3. The attempt at a solution
RHS = $e^{-ix} = e^{ix^*} = (cos(x)+isin(x))^* = cos(x)-isin(x)$

LHS = $\frac{1}{e^{ix}} = \frac {1}{cos(x)+isin(x)} = cos(x)-isin(x)$

My question:
1) How does the LHS go from 1/(cos(x)+isin(x)) to cos(x)-isin(x)? I assume there is some trig property involved here?
2) Is it safe to state that e^(-ix)=e^(ix)* where * is the complex conjugate? Do I need to really prove anything here?

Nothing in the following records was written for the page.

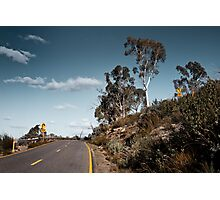Sharp turn Photographic Print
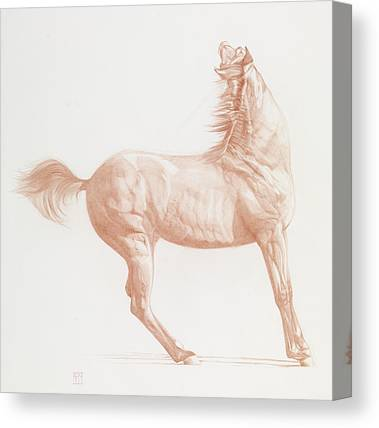 Horse Art Pastels Canvas Prints
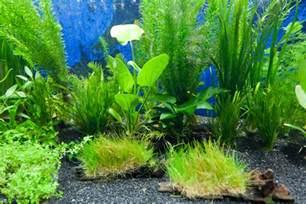 aquarium plants fish n tips aquatic plants 2017 fish tank maintenance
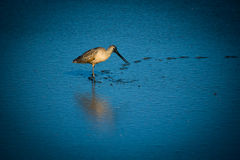 An American Avocet Royalty Free Stock Images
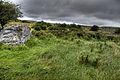 Burren (8058373319) (2).jpg
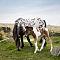 dartmoor-pony-1.jpg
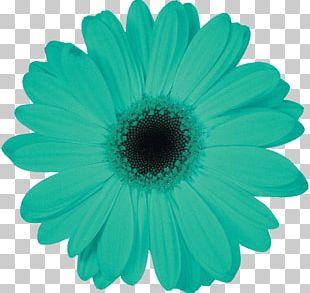 Daisy Family Petal Transvaal Daisy Leaf Flower PNG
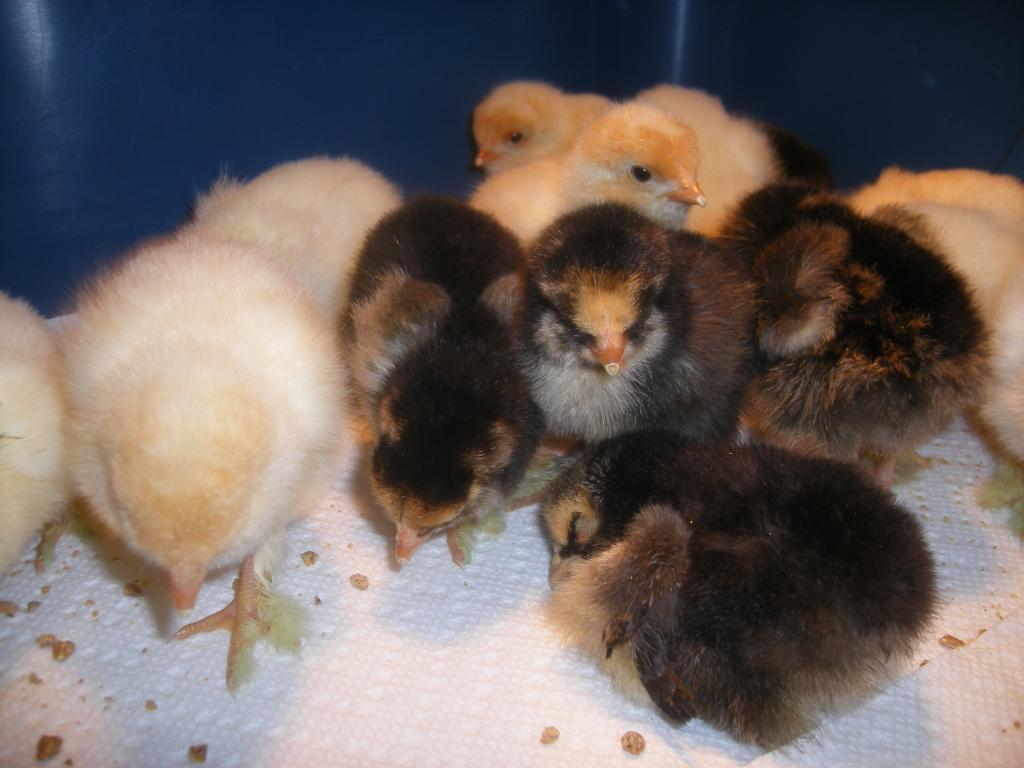 http://www.backyardchickens.com/forum/uploads/31282_brahmas004.jpg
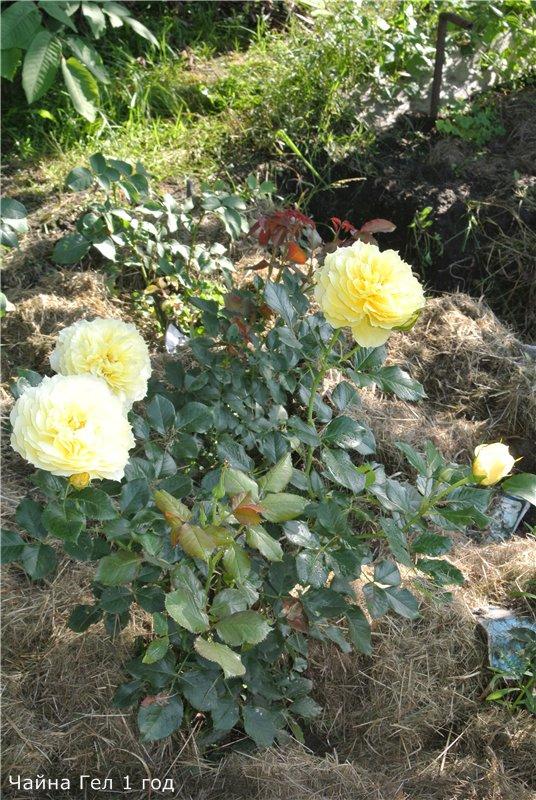 Розы-2013 9346b7f40361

Last edited by a moderator: Sep 21, 2015
2. Sep 20, 2015

### Ray Vickson

For real $a$ and $b$, do you know how to express $1/(a + ib)$ as $A + iB$, where $A,B$ are also real?

3. Sep 20, 2015

### RJLiberator

BOOM.

There it is. The connection.

We multiply numerator and denominator by the complex conjugate to see
cos(x)-isin(x) over cos^2(x)+sin^2(x) which we know by trig is just the numerator.

That iss Q1 cleared.

4. Sep 20, 2015

### Anama Skout

1. That's because $$\frac{1}{\cos x+i\sin x}=\frac{\cos x-i\sin x}{(\cos x +i\sin x)(\cos x-i\sin x)}=\ldots$$ Then use the Pythagorean identity.
2. I would say: it isn't safe.

5. Sep 20, 2015

### MrAnchovy

$$e^{-ix} = e^{(ix)(-1)} = (e^{ix})^{-1} = \frac 1{e^{ix}}$$

6. Sep 20, 2015

### RJLiberator

Ah, Q2) isn't too hard to prove as well.

e^(-ix) = cos(-x)+isin(-x) = cos(x)-isin(x).

This is complete now.

Kind regards for your words of motivation.

7. Sep 21, 2015

### HallsofIvy

I don't see any reason to change to the trig form $\left(e^{-ix}\right)\left(e^{ix}\right)= e^{I(x- x)}= e^0= 1$ is sufficient to prove that $e^{ix}$ is the multiplicative inverse of $e^{ix}$.